CONSIGNES DE L'EXERCICE: Pourriez-vous recopier intégralement les lignes, en commençant par celle qui contient "Among pixel 9" et en terminant par celle qui contient "Result: [108,66]", incluses toutes deux ? Dans les réponses seulement, mettez à l'échelle chaque nombre (coordonnées de points et de boîtes, distances) en le multipliant par 2, puis arrondissez-le à l'entier, les demis vers le haut.

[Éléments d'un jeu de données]
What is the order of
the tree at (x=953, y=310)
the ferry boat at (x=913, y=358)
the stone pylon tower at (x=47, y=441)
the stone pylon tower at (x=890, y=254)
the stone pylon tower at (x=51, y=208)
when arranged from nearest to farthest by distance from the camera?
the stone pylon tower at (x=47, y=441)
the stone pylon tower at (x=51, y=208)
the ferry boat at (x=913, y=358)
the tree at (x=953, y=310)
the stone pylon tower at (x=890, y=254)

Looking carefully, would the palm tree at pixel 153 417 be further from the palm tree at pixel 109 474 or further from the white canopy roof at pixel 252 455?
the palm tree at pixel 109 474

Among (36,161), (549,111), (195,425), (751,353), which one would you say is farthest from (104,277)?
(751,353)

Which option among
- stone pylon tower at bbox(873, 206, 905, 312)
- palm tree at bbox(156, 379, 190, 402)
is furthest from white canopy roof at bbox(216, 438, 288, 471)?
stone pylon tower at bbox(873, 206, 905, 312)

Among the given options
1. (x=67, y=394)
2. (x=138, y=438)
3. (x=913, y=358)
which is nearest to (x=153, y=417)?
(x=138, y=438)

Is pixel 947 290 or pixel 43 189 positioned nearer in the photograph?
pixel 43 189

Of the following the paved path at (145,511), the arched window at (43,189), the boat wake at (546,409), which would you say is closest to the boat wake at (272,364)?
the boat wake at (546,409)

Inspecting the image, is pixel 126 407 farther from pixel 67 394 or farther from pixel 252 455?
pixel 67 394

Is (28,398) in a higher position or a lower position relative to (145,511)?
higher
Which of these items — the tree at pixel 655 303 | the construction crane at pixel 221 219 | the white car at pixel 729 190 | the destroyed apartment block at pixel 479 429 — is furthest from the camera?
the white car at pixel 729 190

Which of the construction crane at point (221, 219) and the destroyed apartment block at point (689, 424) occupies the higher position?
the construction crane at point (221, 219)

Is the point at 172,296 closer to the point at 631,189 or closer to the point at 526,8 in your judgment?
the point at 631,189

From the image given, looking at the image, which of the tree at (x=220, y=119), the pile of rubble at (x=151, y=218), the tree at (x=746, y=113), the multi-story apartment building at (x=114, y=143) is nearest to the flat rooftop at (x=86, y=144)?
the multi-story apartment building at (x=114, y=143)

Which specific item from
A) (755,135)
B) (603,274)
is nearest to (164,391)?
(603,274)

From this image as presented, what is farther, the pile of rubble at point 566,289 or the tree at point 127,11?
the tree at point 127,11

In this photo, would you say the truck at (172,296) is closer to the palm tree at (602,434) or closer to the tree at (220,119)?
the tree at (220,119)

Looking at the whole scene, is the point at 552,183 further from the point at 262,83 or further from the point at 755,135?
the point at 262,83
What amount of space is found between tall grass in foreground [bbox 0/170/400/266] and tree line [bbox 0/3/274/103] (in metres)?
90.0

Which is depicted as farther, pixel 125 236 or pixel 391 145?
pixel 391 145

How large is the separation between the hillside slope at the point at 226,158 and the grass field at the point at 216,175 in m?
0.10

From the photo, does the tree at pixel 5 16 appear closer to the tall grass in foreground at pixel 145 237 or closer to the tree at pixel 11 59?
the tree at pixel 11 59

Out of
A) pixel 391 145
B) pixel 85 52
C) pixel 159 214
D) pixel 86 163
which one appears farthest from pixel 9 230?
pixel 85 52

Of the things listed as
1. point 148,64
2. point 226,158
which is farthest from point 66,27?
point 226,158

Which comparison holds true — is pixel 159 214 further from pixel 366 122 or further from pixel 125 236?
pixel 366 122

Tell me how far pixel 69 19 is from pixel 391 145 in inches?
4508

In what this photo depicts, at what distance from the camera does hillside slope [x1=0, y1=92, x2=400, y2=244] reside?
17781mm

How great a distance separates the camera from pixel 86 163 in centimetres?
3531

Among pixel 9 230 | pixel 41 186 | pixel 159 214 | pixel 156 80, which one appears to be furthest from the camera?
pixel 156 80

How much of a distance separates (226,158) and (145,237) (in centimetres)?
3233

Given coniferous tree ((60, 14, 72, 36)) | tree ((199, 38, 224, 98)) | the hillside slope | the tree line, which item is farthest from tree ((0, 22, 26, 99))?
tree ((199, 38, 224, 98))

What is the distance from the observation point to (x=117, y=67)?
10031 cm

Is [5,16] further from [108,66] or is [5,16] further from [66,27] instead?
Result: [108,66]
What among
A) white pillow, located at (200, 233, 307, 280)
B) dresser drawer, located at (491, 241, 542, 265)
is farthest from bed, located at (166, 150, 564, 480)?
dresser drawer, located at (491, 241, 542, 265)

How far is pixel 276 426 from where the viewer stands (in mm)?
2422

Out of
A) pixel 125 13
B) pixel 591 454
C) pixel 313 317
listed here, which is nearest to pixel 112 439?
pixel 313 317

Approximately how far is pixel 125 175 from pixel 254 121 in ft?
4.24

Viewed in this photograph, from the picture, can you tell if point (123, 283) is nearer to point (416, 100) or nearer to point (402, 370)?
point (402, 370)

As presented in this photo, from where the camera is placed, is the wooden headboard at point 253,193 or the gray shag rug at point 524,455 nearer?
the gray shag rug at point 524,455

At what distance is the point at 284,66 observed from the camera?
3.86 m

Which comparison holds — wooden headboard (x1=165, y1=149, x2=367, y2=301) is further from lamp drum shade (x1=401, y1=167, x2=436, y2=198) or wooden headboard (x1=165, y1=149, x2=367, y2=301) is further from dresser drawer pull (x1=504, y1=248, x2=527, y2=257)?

RÉSULTAT DE L'EXERCICE:
Among pixel 9 230 | pixel 41 186 | pixel 159 214 | pixel 156 80, which one appears to be furthest from the camera?
pixel 312 160

How much of a distance separates (226,158) and (145,237) (in centimetres)?
6466

Given coniferous tree ((60, 14, 72, 36)) | tree ((199, 38, 224, 98)) | the hillside slope | the tree line, which item is farthest from tree ((0, 22, 26, 99))?
tree ((398, 76, 448, 196))

What is the distance from the observation point to (x=117, y=67)?
20062 cm

Is [5,16] further from [108,66] or is [5,16] further from [66,27] instead?
Result: [216,132]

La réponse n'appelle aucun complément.